(Your instructions) Output every line of the records below as a JSON list of strings, one string per line, skipping blank lines and leaving out the pictures.

--- Data in this exercise ---

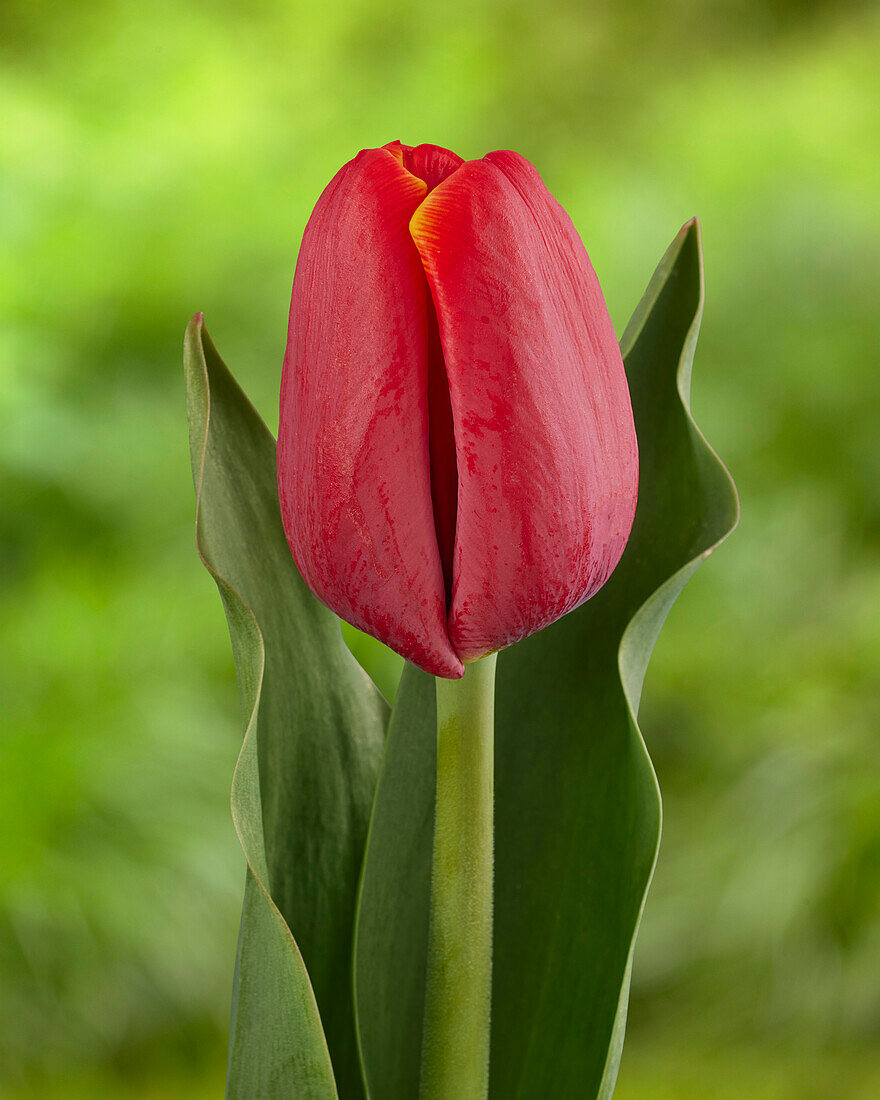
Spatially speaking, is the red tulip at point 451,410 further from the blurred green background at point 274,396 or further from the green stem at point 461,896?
the blurred green background at point 274,396

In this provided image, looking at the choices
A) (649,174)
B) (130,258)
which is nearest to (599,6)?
(649,174)

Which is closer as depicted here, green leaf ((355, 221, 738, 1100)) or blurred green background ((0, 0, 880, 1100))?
green leaf ((355, 221, 738, 1100))

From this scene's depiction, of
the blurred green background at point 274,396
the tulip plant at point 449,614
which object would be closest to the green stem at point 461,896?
the tulip plant at point 449,614

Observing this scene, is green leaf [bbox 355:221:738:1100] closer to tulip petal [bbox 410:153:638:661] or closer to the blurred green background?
tulip petal [bbox 410:153:638:661]

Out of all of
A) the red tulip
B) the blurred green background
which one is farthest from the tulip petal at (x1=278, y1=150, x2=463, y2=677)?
the blurred green background

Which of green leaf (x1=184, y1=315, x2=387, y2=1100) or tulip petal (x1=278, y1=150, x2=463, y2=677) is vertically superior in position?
tulip petal (x1=278, y1=150, x2=463, y2=677)

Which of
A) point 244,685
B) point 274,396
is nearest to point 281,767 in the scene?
point 244,685
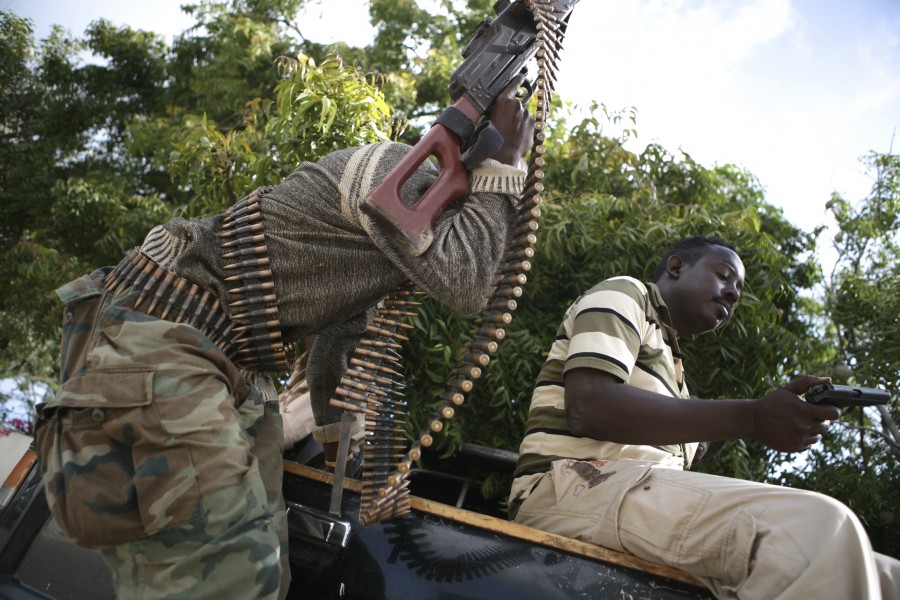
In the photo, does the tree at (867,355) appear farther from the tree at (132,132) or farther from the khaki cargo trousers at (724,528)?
the tree at (132,132)

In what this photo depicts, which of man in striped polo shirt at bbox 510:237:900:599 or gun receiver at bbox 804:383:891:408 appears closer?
man in striped polo shirt at bbox 510:237:900:599

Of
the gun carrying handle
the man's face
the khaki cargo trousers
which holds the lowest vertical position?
the khaki cargo trousers

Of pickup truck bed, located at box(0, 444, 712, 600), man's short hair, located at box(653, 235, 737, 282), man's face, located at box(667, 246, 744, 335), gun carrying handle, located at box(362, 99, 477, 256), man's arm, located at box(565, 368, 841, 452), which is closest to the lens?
pickup truck bed, located at box(0, 444, 712, 600)

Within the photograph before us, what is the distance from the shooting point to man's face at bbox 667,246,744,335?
2.99m

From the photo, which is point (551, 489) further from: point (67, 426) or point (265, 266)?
point (67, 426)

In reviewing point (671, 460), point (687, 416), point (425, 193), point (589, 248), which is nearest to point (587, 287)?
point (589, 248)

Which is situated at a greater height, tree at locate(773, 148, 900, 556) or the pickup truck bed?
tree at locate(773, 148, 900, 556)

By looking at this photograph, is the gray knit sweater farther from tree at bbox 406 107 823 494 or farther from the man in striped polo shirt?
tree at bbox 406 107 823 494

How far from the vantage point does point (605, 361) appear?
231 centimetres

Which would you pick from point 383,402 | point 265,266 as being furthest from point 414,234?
point 383,402

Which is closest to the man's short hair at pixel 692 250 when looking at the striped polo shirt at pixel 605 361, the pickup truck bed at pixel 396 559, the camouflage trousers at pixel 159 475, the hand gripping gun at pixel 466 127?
the striped polo shirt at pixel 605 361

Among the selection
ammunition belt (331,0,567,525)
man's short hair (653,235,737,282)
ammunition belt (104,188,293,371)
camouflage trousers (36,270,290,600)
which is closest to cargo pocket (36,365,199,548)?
camouflage trousers (36,270,290,600)

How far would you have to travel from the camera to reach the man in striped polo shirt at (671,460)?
1.68m

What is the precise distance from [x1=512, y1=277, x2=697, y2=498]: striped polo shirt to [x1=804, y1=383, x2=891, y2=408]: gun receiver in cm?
56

---

(Written solution)
[
  "Spatially speaking, is the red tulip at point 451,410 further from the blurred green background at point 274,396 or further from the green stem at point 461,896?",
  "the blurred green background at point 274,396",
  "In this provided image, looking at the choices",
  "A) (649,174)",
  "B) (130,258)",
  "which is nearest to (599,6)?",
  "(649,174)",
  "Which is closer as depicted here, green leaf ((355, 221, 738, 1100)) or blurred green background ((0, 0, 880, 1100))?",
  "green leaf ((355, 221, 738, 1100))",
  "From this scene's depiction, of",
  "the blurred green background at point 274,396",
  "the tulip plant at point 449,614",
  "which object would be closest to the green stem at point 461,896?",
  "the tulip plant at point 449,614",
  "Observing this scene, is green leaf [bbox 355:221:738:1100] closer to tulip petal [bbox 410:153:638:661] or closer to the blurred green background?",
  "tulip petal [bbox 410:153:638:661]",
  "Out of all of",
  "A) the red tulip",
  "B) the blurred green background",
  "which one is farthest from the tulip petal at (x1=278, y1=150, x2=463, y2=677)?",
  "the blurred green background",
  "Which of green leaf (x1=184, y1=315, x2=387, y2=1100) or tulip petal (x1=278, y1=150, x2=463, y2=677) is vertically superior in position?",
  "tulip petal (x1=278, y1=150, x2=463, y2=677)",
  "Which of",
  "A) point 244,685",
  "B) point 274,396",
  "is nearest to point 281,767 in the scene?",
  "point 244,685",
  "In the photo, does the tree at (867,355) appear farther from the tree at (132,132) or farther from the khaki cargo trousers at (724,528)?",
  "the tree at (132,132)",
  "In what this photo depicts, which of man in striped polo shirt at bbox 510:237:900:599 or gun receiver at bbox 804:383:891:408 appears closer?",
  "man in striped polo shirt at bbox 510:237:900:599",
  "Of",
  "the gun carrying handle",
  "the man's face",
  "the khaki cargo trousers",
  "which holds the lowest vertical position?",
  "the khaki cargo trousers",
  "Of pickup truck bed, located at box(0, 444, 712, 600), man's short hair, located at box(653, 235, 737, 282), man's face, located at box(667, 246, 744, 335), gun carrying handle, located at box(362, 99, 477, 256), man's arm, located at box(565, 368, 841, 452), which is closest to the lens?",
  "pickup truck bed, located at box(0, 444, 712, 600)",
  "Within the photograph before us, what is the distance from the shooting point to man's face at bbox 667,246,744,335?",
  "2.99m",
  "From the photo, which is point (551, 489) further from: point (67, 426) or point (265, 266)?",
  "point (67, 426)",
  "In reviewing point (671, 460), point (687, 416), point (425, 193), point (589, 248), which is nearest to point (587, 287)?",
  "point (589, 248)",
  "Which is situated at a greater height, tree at locate(773, 148, 900, 556) or the pickup truck bed?",
  "tree at locate(773, 148, 900, 556)",
  "By looking at this photograph, is the gray knit sweater farther from tree at bbox 406 107 823 494 or farther from the man in striped polo shirt?",
  "tree at bbox 406 107 823 494",
  "How far from the vantage point does point (605, 361) appear?",
  "231 centimetres",
  "Which would you pick from point 383,402 | point 265,266 as being furthest from point 414,234?",
  "point 383,402",
  "Which is closest to the man's short hair at pixel 692 250 when looking at the striped polo shirt at pixel 605 361, the pickup truck bed at pixel 396 559, the camouflage trousers at pixel 159 475, the hand gripping gun at pixel 466 127?",
  "the striped polo shirt at pixel 605 361",
  "Among the selection",
  "ammunition belt (331,0,567,525)",
  "man's short hair (653,235,737,282)",
  "ammunition belt (104,188,293,371)",
  "camouflage trousers (36,270,290,600)",
  "which is closest to cargo pocket (36,365,199,548)?",
  "camouflage trousers (36,270,290,600)",
  "How far would you have to travel from the camera to reach the man in striped polo shirt at (671,460)?",
  "1.68m",
  "What is the precise distance from [x1=512, y1=277, x2=697, y2=498]: striped polo shirt to [x1=804, y1=383, x2=891, y2=408]: gun receiver in cm?",
  "56"
]